Set in the year 2052,
the novel depicts a future, authoritarian England divided into two
distinct societies: the modern, overpopulated "Conurbs" and the
aristocratic, rarefied "County"; the former consists of crowded city
districts and all-pervasive technology while the latter is made up of
manors and rolling countrysides typical of 19th-century England. The
novel follows a young Conurban named Rob as he comes to experience life
in both worlds, uncovering truths and choosing sides in the process.
The beginning of the cold weather brought a desire to disappear into the clutches of an old favourite and having read both 'Empty World' and 'The World in Winter' fairly recently another John Christopher seemed like the way to go.
In 'The Guardians' we have what in many ways is a book that, rather unexpectedly, explores similar ground to 'Nineteen Eighty Four' particularly in the books denouement.
Young Rob Randall, born into a working class family in an industrial town (or 'Conurb') and raised by father, is essentially different from both his peers and the other inhabitants of the Conurb, isolated by his bookishness and by his loner tendencies. Orphaned early on in the book and sent to an extremely strict boarding school from which he promptly legs it Rob finds sanctuary in the anachronistic idyll of the 'Country'. As Rob makes the transition between the two worlds he is very much
caught up in all his new life has to offer whilst conversely his arrival
offers new perspectives for his new Country friend, Mike, and so as Rob finds refuge and friendship with Mike's kindly family things slowly start to spiral out of control.
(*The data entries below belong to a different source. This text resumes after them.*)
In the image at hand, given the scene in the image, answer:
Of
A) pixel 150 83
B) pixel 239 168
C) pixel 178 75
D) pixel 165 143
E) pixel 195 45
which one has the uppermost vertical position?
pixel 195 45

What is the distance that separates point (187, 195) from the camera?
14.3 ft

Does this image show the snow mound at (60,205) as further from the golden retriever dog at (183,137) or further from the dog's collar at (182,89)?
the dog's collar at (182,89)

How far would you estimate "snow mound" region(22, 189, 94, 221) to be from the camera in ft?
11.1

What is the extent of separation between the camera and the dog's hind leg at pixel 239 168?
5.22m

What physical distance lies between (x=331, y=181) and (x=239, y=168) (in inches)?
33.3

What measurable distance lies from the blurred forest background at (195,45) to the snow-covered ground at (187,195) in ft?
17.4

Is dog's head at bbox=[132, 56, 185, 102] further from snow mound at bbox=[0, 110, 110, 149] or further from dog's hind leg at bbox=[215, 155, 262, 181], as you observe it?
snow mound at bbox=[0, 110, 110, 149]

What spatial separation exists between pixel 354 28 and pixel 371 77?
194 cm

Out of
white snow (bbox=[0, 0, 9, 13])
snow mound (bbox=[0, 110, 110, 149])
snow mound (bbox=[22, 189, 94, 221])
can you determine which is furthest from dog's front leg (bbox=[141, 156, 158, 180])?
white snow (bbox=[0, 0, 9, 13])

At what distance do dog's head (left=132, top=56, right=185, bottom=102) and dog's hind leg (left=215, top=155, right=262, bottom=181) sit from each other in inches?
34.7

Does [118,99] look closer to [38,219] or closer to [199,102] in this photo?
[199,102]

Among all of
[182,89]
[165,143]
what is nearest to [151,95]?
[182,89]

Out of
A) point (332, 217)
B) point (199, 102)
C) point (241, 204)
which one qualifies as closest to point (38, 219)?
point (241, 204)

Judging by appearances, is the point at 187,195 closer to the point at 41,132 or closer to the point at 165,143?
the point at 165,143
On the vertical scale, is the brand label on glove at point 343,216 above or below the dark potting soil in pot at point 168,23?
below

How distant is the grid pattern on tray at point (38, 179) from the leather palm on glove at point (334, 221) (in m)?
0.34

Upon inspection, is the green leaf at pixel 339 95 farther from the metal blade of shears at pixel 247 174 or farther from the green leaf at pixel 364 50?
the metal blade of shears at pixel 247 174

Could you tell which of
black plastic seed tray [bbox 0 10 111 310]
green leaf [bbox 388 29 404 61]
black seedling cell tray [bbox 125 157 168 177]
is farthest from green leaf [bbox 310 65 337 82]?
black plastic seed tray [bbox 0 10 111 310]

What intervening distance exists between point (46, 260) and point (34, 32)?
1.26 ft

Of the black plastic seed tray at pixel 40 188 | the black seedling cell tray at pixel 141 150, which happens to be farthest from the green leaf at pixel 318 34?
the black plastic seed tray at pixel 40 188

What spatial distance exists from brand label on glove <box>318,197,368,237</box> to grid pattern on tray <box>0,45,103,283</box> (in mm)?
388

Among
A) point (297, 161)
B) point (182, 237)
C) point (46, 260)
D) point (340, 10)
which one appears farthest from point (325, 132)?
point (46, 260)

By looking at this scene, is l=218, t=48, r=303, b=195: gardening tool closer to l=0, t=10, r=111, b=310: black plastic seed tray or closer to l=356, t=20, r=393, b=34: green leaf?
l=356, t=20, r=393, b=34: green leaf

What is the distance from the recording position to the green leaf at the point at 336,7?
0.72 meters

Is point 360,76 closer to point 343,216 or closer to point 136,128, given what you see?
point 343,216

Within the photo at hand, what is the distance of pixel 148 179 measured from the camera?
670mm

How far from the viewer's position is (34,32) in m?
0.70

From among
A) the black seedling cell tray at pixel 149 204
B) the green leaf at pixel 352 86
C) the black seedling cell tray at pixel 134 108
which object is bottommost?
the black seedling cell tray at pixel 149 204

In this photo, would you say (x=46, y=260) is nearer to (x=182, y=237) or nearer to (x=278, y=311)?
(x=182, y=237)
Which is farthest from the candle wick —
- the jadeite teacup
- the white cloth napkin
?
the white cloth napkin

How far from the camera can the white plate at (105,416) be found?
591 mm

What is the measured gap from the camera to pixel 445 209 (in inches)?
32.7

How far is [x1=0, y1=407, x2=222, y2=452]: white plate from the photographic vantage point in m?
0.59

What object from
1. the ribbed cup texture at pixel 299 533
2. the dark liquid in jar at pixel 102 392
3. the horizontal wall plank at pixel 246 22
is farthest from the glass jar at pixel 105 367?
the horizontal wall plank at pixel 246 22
For much of the book this is very much an examination of both class and the city / country divide. The Conurb dwellers are ill-educated, brutal, obsessed by violent sports and dismissive of those they feel to be lazy and purposeless Country snobs. For their part the Country dwellers are idle and rich, entertaining themselves with parties, athletic sports days, hunts, hobbies and gossip and are dismissive of the boorish, violent, uncouth Conurb folk.
It's an almost typical Christopher novel in that it hares along with his easy prose carrying you through the book yet it also feels slightly unfinished; not so much in terms of the book itself but rather unfinished as a story. You are left with the suspicion that Christopher was leaving the door open for a sequel that never happened. Also there are marked similarities here to the French chateau sequence in the first of his Tripods trilogy, 'The White Mountains'.
As ever though this is a perfectly enjoyable read that manages to create a fairly honest and realistic(ish) world and a fun little story in a very limited number of pages. It's far from being one of his best but when nothing else offers itself up it's well worth an evening of your time.